Some existing Ververica Platform users may be wondering whether they can run PyFlink jobs on Ververica Platform while other non-users may think that it is not possible to run their Flink jobs coded in Python on the platform. This tutorial will show you how you can run PyFlink jobs and Python User Defined Functions (UDFs) via a custom Flink Docker image with Python and PyFlink installed.

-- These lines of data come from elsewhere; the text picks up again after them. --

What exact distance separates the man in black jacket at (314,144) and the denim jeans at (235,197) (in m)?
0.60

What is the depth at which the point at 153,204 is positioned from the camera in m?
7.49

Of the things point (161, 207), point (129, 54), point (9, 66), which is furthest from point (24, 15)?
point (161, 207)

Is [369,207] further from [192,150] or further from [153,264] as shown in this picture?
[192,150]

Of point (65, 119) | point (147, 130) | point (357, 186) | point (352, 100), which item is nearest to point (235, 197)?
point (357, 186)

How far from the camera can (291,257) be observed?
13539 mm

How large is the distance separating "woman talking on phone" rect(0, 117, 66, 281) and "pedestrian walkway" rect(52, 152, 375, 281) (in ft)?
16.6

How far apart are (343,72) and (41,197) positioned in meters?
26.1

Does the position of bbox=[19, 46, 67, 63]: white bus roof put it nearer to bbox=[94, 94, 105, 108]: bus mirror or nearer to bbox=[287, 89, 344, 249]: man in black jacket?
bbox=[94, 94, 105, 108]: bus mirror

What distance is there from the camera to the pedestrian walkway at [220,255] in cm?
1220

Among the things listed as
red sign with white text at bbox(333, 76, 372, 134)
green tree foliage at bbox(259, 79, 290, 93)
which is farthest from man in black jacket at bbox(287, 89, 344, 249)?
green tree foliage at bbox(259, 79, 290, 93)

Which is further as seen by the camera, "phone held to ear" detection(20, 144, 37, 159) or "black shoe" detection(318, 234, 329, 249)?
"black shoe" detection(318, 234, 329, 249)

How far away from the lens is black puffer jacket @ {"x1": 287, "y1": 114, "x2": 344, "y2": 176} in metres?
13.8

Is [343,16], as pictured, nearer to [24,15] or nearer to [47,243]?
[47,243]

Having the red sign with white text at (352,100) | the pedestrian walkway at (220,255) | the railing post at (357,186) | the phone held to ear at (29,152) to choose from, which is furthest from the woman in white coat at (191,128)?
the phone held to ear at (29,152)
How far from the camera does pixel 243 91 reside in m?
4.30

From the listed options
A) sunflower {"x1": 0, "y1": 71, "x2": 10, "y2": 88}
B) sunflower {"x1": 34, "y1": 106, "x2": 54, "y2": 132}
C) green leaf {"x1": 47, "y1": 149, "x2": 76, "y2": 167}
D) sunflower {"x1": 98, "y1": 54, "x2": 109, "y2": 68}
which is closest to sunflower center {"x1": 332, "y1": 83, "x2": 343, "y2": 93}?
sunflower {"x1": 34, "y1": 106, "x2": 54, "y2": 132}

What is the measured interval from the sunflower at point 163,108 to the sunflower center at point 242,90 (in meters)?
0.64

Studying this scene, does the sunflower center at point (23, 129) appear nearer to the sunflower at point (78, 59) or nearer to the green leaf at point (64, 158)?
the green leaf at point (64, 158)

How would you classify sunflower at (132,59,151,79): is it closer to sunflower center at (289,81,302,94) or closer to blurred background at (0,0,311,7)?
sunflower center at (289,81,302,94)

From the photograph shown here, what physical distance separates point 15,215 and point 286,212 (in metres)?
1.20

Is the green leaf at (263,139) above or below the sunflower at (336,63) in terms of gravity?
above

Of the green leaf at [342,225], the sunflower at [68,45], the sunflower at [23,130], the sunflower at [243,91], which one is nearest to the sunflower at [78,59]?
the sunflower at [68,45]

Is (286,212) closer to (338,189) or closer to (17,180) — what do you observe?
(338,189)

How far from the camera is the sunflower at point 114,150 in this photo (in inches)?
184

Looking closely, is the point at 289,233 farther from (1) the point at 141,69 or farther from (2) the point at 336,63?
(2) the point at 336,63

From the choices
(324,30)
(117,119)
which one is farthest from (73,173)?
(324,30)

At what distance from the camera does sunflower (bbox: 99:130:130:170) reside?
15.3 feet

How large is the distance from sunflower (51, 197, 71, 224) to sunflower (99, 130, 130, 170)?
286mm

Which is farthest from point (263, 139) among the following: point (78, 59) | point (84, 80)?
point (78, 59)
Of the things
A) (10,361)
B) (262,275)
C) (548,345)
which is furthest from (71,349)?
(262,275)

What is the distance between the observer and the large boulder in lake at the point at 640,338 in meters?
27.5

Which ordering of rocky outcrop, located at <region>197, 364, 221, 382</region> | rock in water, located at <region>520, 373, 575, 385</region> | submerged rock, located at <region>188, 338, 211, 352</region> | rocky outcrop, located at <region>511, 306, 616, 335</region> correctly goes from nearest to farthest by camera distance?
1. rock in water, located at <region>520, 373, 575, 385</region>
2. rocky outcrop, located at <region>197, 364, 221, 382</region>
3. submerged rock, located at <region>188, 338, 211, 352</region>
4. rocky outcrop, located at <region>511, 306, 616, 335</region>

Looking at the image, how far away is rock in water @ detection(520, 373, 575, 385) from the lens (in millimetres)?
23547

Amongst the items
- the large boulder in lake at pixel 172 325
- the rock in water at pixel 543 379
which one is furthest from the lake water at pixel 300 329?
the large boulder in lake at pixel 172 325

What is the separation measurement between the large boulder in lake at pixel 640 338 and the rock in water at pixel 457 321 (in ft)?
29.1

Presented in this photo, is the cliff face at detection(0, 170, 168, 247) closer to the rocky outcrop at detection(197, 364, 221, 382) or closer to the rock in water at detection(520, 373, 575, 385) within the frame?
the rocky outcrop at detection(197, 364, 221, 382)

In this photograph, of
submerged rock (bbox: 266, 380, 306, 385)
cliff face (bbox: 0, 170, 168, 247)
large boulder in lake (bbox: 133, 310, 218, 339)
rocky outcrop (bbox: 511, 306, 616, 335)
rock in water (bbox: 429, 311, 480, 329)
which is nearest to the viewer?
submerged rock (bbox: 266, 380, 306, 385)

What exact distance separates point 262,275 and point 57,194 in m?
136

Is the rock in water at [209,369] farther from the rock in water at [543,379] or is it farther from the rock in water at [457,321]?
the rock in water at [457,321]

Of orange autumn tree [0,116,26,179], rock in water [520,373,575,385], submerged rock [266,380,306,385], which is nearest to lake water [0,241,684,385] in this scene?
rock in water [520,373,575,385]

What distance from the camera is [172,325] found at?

We will show you two ways to run Python code in your Flink jobs on Ververica Platform: 

  1. run PyFlink jobs directly
  2. call Python UDFs in your Table API programs written in Java 

If you would like to follow along, you can download the full example code from this post here. We will be using Ververica Platform 2.8, Flink 1.15.2, and Python 3.8 in our example. Please change accordingly if you use different versions.

Prerequisites

This tutorial assumes that you have the following:

If you are running Ververica Platform 2.8 or earlier, or Ververica Platform 2.9 with Flink 1.13 or 1.14, you will need:

  • A docker runtime to build Docker images
  • A container registry to push your Docker images to

Create a custom Flink image that includes Python and PyFlink

In order to run PyFlink jobs or call Python UDFs, you first need a Python interpreter and PyFlink. These are included in the Flink 1.15.3 (or later) images that come with Ververica Platform 2.9 (or later). You can skip this section and use the built-in Flink images if you are using these Ververica Platform versions.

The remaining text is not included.